Self-playing reed organs, with or without keyboards, were extremely popular around the turn of the twentieth century. One of the most popular models was the German Ariston Organette, a table-top organ with a replaceable cardboard perforated disc, that probably inspired J.P. Nyström in Karlstad when he launched his first “reform organ” in 1888.

Disc-playing reed organ, C.G. Nyström, Kristinehamn, 1890 or later (KH 654)

Organs of a similar type were manufactured by C.A.V. Lundholm in Stockholm and P.A. Lindahl in Kalmar, and their popularity continued through the rest of the 19th century until 1913, when production seems to have ceased. On the discs we find not only hymns and spiritual songs, but also folk, dance and marching music such as “Donauwellen”, “Wermlandspolska” and “Finska Rytteriets Marsch”.

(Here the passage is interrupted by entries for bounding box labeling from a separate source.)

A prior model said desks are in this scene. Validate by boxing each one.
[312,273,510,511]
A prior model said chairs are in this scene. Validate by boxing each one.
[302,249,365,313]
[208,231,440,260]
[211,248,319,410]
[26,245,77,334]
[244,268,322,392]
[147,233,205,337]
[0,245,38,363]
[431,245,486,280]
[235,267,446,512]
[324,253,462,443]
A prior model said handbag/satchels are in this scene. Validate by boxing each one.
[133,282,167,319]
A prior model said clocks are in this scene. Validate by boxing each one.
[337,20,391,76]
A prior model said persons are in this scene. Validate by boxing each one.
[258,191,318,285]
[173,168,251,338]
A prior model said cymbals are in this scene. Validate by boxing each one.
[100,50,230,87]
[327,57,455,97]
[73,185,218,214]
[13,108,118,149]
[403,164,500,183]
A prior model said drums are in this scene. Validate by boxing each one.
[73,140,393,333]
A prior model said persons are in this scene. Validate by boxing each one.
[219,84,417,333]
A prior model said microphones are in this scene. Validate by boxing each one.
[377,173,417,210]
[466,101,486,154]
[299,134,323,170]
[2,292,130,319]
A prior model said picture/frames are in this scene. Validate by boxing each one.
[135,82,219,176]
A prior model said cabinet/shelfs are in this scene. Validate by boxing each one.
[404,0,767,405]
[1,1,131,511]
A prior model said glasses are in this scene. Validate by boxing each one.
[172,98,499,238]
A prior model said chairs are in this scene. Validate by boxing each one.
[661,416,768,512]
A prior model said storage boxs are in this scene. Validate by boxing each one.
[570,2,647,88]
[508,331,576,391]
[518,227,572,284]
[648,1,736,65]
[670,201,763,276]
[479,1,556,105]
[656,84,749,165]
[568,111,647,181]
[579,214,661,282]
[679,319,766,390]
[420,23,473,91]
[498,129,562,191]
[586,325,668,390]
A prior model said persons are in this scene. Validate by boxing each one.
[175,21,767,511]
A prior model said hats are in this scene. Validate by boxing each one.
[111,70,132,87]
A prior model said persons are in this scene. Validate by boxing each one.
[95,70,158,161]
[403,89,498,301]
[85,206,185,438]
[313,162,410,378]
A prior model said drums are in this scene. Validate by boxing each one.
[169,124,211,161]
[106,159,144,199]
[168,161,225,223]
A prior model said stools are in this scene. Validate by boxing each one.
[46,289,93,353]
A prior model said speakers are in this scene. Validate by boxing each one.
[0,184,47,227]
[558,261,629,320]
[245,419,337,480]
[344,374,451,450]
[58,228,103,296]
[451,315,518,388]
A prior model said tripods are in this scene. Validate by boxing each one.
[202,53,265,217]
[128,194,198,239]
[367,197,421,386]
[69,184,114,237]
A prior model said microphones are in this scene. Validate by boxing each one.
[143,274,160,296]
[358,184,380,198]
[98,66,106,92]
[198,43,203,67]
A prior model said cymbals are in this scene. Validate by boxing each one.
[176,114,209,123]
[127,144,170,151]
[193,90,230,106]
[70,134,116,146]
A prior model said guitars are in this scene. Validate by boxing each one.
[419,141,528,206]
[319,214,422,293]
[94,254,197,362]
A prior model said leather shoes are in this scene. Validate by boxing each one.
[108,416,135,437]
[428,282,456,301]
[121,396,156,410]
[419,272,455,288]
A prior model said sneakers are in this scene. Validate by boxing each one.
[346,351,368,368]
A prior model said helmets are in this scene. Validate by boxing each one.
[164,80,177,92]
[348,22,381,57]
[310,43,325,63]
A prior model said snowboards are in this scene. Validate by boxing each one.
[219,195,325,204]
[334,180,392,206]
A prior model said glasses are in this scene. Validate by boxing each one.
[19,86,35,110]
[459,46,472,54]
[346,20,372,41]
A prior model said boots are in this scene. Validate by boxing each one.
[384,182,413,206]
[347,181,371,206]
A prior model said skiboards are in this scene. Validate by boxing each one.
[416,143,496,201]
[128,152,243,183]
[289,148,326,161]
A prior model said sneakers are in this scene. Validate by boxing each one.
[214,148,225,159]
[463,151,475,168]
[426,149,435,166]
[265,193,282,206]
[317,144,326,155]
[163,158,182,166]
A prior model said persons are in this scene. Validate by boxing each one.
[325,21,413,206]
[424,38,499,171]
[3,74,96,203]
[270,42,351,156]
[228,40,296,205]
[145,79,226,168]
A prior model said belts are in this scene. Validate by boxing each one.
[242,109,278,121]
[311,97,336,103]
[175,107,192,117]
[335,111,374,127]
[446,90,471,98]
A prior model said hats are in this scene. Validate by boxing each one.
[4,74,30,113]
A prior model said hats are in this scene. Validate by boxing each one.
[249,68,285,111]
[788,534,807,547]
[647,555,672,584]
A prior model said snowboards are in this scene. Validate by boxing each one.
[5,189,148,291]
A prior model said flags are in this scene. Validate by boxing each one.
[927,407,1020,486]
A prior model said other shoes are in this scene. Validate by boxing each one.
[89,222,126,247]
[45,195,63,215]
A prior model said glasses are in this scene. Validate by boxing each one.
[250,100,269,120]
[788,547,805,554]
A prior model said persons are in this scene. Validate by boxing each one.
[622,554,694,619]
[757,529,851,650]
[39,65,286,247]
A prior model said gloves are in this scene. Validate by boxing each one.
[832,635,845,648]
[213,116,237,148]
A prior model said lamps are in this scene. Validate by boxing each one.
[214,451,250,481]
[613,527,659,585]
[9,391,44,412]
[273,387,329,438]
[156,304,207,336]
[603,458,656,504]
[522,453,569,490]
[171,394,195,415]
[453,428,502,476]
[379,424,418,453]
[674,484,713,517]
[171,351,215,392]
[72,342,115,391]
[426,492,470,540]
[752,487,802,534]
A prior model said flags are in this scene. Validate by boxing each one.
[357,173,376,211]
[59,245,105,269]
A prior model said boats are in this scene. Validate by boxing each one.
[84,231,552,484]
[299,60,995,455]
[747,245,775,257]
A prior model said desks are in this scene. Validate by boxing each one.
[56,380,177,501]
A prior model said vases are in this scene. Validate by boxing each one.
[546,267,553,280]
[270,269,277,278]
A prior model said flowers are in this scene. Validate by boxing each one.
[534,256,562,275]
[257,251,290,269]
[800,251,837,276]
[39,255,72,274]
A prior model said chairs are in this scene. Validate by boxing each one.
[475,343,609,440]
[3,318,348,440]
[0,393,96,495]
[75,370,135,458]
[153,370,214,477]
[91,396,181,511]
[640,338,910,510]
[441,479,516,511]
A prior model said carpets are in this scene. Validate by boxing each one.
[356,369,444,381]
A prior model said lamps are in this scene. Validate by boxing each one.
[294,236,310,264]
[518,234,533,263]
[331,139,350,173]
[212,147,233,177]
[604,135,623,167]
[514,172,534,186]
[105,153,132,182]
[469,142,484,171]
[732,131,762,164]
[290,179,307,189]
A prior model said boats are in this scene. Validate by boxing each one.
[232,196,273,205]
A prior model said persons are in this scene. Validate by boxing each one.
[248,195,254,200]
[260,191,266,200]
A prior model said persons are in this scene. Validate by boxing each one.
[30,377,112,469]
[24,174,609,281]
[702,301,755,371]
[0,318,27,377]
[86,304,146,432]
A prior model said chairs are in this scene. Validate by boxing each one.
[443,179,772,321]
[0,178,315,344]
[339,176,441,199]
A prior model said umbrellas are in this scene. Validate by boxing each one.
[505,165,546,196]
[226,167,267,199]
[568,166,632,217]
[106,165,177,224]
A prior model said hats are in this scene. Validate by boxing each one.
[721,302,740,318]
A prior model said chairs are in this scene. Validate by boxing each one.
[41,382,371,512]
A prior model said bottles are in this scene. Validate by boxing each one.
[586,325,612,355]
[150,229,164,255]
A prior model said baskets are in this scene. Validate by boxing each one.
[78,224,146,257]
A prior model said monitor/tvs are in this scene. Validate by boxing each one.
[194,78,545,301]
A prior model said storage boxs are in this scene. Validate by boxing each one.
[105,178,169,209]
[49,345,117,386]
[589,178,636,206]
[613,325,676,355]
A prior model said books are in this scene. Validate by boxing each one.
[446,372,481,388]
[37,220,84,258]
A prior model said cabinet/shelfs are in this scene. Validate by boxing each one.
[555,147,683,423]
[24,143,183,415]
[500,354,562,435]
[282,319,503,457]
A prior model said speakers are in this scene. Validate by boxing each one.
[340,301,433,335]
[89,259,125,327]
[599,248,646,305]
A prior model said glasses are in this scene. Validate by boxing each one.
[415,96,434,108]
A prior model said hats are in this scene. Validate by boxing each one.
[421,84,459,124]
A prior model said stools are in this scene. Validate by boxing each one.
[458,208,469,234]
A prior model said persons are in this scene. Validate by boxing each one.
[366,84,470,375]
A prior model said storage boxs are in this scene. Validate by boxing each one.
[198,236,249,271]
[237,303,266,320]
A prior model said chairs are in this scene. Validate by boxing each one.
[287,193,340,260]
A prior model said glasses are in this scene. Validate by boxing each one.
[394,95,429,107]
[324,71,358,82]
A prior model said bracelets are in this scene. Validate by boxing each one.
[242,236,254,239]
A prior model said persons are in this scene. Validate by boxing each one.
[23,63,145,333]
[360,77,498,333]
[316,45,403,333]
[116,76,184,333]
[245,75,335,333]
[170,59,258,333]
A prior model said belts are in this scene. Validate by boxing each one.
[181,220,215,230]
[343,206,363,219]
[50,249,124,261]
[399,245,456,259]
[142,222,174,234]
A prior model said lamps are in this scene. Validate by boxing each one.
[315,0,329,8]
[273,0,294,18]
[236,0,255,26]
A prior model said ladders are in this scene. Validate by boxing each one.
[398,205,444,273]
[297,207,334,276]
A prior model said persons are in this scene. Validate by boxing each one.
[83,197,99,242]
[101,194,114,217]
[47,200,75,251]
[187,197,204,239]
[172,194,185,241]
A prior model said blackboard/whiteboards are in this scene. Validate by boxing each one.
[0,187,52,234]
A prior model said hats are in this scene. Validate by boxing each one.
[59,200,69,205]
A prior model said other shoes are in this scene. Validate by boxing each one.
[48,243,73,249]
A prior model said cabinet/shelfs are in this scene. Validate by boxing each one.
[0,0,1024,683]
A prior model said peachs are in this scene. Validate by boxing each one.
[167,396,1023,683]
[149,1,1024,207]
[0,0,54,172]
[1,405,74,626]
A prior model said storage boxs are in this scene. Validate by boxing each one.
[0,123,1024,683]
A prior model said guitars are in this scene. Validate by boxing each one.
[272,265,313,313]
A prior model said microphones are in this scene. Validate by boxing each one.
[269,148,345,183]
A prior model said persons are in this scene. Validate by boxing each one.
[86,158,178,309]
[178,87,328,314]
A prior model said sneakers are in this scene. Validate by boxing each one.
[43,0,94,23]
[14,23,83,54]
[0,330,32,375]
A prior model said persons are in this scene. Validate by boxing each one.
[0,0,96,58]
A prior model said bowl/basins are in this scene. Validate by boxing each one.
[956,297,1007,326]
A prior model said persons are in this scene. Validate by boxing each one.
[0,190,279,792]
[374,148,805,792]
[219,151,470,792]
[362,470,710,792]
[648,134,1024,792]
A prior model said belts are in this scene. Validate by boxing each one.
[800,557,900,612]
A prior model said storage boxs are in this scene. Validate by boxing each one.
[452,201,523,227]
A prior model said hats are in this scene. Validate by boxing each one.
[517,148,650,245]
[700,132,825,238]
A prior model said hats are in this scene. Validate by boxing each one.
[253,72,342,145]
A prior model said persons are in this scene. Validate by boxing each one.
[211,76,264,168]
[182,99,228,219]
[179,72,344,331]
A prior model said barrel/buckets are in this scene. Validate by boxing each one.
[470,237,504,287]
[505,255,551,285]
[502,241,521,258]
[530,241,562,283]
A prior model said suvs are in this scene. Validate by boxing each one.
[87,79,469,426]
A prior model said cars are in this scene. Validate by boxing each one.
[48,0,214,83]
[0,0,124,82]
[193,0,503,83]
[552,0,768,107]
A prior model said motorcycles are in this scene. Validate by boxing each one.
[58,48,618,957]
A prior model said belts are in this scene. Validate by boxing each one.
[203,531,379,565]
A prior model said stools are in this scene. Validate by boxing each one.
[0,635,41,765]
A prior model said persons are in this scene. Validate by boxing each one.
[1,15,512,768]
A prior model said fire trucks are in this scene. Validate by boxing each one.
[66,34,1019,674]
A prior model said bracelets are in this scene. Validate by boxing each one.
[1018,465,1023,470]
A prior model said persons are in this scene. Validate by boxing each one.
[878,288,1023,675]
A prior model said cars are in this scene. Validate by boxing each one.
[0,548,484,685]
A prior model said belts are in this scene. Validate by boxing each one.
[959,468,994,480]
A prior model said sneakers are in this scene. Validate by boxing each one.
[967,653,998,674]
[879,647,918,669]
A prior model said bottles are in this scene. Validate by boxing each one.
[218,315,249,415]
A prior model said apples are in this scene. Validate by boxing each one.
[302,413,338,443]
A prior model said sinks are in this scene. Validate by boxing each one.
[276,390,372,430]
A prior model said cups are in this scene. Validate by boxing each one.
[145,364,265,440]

An interesting exception are the organs of Carl G. Nyström in Kristinehamn. These organs are also driven with perforated discs. However, the mechanics do not activate the organs keys (as with other makers), but instead a separate wind chest that might perhaps rather be characterised as a “built-in music box”.

In the summer of 2016, we not only managed to acquire one of these rare organs for Klaverens Hus, (KH 654), but also fit in a small car without having to disassemble anything other than the two carrying handles on the sides. The keyboard has a range of four octaves, and the built-in music box has 24 tones.